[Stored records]
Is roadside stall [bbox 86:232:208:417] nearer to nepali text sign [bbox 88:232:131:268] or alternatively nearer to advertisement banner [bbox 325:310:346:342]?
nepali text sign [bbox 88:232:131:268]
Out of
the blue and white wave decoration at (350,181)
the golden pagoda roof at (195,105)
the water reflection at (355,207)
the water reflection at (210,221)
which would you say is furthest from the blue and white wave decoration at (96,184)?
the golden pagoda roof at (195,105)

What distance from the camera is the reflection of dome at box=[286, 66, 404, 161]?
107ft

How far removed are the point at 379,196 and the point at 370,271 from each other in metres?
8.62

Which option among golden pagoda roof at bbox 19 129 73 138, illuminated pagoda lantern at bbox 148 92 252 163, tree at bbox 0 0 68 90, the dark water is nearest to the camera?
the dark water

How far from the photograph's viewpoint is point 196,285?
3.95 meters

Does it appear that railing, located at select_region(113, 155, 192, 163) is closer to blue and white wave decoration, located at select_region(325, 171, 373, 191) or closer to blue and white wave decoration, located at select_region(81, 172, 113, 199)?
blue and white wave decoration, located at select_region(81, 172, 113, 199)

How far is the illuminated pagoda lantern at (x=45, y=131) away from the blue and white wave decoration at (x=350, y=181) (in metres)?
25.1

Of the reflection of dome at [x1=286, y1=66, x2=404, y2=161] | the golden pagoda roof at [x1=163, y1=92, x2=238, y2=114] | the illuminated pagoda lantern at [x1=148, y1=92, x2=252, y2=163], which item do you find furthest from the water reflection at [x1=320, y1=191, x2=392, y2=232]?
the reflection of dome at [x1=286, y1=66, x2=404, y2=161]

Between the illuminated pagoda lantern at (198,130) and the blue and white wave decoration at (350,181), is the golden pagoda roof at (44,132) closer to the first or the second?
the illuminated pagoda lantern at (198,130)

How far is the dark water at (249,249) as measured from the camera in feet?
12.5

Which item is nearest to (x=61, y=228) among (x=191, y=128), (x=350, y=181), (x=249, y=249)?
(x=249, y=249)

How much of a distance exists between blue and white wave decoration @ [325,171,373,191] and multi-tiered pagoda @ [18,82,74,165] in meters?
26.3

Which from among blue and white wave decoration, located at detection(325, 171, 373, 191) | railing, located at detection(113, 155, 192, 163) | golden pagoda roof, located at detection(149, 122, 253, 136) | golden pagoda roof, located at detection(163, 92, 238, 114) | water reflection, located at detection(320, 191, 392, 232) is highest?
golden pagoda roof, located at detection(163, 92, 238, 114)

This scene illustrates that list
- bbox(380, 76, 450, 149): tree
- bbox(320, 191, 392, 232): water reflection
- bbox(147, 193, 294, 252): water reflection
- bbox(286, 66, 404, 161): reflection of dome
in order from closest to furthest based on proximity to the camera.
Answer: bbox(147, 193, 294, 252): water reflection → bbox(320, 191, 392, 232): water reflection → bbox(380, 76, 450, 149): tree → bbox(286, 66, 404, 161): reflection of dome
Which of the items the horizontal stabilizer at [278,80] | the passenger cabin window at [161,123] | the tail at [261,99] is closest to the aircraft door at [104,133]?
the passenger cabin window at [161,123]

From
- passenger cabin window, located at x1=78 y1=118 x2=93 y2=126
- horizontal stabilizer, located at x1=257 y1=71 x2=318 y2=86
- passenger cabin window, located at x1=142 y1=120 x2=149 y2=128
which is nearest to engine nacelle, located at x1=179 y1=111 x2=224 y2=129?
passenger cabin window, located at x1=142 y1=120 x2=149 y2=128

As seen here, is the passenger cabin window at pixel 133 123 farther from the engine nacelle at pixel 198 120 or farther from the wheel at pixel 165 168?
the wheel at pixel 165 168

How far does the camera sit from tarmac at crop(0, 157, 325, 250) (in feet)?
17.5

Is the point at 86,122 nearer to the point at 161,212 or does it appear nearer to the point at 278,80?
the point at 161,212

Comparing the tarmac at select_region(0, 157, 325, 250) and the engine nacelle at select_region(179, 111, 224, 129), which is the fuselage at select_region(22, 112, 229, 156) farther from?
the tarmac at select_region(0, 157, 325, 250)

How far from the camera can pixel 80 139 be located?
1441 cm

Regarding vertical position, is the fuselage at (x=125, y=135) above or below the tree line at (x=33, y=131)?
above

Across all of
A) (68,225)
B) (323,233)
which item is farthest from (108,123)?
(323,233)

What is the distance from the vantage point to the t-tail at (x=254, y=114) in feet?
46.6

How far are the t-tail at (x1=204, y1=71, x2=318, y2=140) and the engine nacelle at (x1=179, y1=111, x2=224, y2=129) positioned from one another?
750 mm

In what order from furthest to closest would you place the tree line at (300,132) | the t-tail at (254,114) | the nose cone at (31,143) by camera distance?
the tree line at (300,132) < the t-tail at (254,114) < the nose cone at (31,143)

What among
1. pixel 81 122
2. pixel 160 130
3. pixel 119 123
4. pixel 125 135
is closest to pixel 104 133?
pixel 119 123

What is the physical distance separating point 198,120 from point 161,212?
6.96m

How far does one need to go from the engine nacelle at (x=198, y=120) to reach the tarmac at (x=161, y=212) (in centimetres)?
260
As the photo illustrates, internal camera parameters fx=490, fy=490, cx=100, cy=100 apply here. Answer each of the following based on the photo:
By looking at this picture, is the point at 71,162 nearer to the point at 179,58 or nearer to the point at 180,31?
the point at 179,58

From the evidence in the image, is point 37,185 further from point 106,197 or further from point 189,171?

▶ _Task requirements_
Which lines of the records contain the word "above"? Show each of those lines in full, counting only matches with the same capitalization.

▶ _Right answer_
Regarding vertical position, is the fuselage at (x=125, y=135) above or below the tree line at (x=33, y=131)?
above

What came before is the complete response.